2Le chapitre de Ginet et al néglige le risque de ce type de désillusion et la stigmatisation de l’errance du désir dans le procès formatif n’est pas à l’ordre du jour. En effet, ici nul besoin d’expert-interprète : les nombres d’infractions, de crimes et délits, l’importance numérique et la variété des professionnels qui doivent recourir à des enquêtes attestent d’évidence la nécessité d’une formation au recueil de témoignage. Non sans de bonnes et franches raisons, les auteurs nous convient à une salutaire dépsychologisation du besoin de formation assortie de l’expression non ambiguë d’une utilité sociale.
3Ce travail nous intéresse en tant que travail d’ingénierie de formation. À propos de l’entretien cognitif, sont considérés la conception d’un instrument, son mode normal d’utilisation et un programme de formation à son maniement. La présentation de l’instrument dépasse ici ce qu’il importe de maîtriser en situation professionnelle, mais ne nous laisse pas voir ce qui pourrait faire problème. Est-il donc trop neuf pour que l’on renonce à recenser des catachrèses (cf. Rabardel, 1995) ou même à évoquer de possibles détournements ? L’usage d’un tel outil à des fins policières ou de justice et, le mot tombe bien ici, le témoignage de l’histoire justifient cette question, qui reste aussi une question technique sur les possibilités de contrôle de fiabilité et de stabilité dans divers contextes. La stabilisation (la standardisation) des procédures d’un type d’entretien n’est pas une mince affaire. Trop poussée, elle peut faire obstacle aux cheminements singuliers qu’adopte, à l’occasion, une restitution, qui demeure, en tout état de cause, une reconstruction. Mais à l’inverse, la perfectibilité de l’outil, admise par ses promoteurs, ne risque-t-elle pas de justifier de fréquentes révisions et d’aboutir à des modalités d’usage variables, à des réorientations procédurales destinées en fin de compte, moins à satisfaire un appétit de vérité, qu’à combler un désir d’influence ? N’oublions pas que l’ingénieur se veut économe et que la standardisation des procédures reste son crédo.

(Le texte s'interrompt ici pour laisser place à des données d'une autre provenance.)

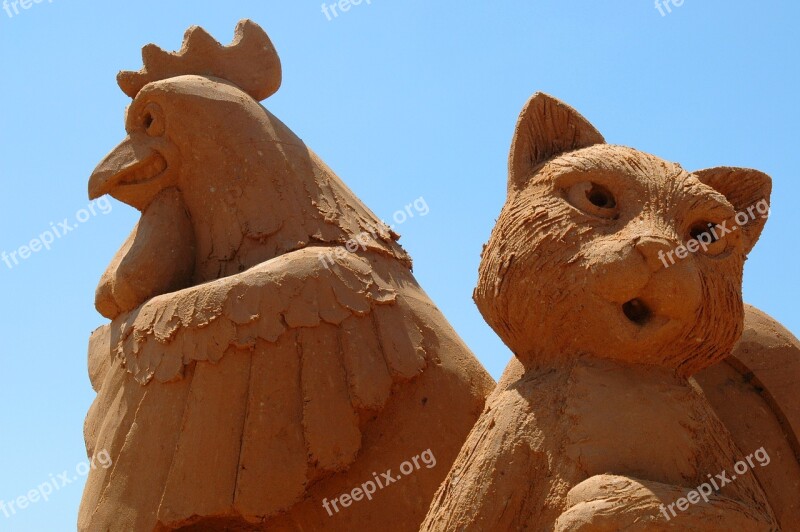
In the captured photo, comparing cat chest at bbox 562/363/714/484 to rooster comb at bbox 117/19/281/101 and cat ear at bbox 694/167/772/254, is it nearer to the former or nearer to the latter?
cat ear at bbox 694/167/772/254

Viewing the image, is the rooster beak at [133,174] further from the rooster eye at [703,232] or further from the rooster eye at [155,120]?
the rooster eye at [703,232]

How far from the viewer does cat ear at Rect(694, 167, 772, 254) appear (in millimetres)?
3260

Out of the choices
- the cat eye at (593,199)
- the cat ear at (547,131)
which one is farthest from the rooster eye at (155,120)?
the cat eye at (593,199)

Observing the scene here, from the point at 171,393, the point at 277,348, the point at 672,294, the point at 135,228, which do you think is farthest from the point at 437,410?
the point at 135,228

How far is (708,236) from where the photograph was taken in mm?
3033

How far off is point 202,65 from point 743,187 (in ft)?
7.27

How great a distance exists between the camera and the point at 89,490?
3.90m

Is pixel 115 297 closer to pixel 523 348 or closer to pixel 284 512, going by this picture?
pixel 284 512

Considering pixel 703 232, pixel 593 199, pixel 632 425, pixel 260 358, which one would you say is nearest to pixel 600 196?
pixel 593 199

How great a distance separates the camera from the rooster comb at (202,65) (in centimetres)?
455

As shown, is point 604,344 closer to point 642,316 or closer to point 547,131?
point 642,316

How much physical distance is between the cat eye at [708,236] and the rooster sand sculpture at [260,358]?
1.12 meters

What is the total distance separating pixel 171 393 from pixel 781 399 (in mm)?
1866

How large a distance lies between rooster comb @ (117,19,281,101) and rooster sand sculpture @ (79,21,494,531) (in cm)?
30
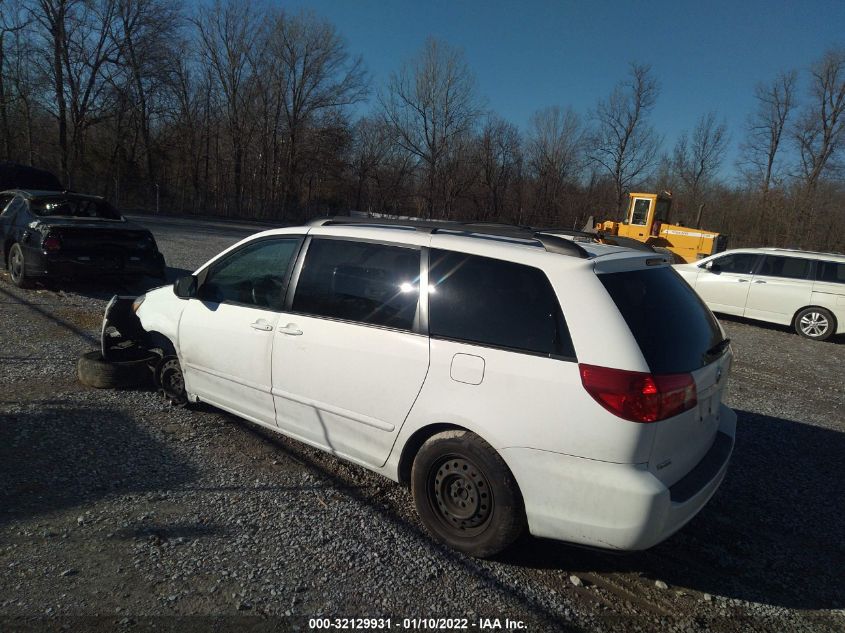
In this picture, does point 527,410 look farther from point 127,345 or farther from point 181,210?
point 181,210

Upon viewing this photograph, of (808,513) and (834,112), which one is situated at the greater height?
(834,112)

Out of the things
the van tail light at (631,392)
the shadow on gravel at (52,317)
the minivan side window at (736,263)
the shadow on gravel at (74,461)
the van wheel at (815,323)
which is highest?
the minivan side window at (736,263)

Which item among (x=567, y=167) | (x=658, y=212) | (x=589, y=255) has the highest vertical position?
(x=567, y=167)

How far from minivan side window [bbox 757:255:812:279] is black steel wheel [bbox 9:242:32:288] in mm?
13700

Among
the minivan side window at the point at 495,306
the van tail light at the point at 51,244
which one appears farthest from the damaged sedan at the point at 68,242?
the minivan side window at the point at 495,306

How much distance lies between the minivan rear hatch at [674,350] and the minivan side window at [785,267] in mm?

4La critique de l’entretien malencontreusement dit standard est sévère et l’évocation des effets de formulations négatives ou de questions orientées font frémir. Si elle a pour fin directe la justification du nouvel instrument, cette critique fournit aussi des éléments non négligeables en vue d’une éventuelle comparaison de procédures de recueil de témoignage, selon les cultures et les divers systèmes juridicopoliciers.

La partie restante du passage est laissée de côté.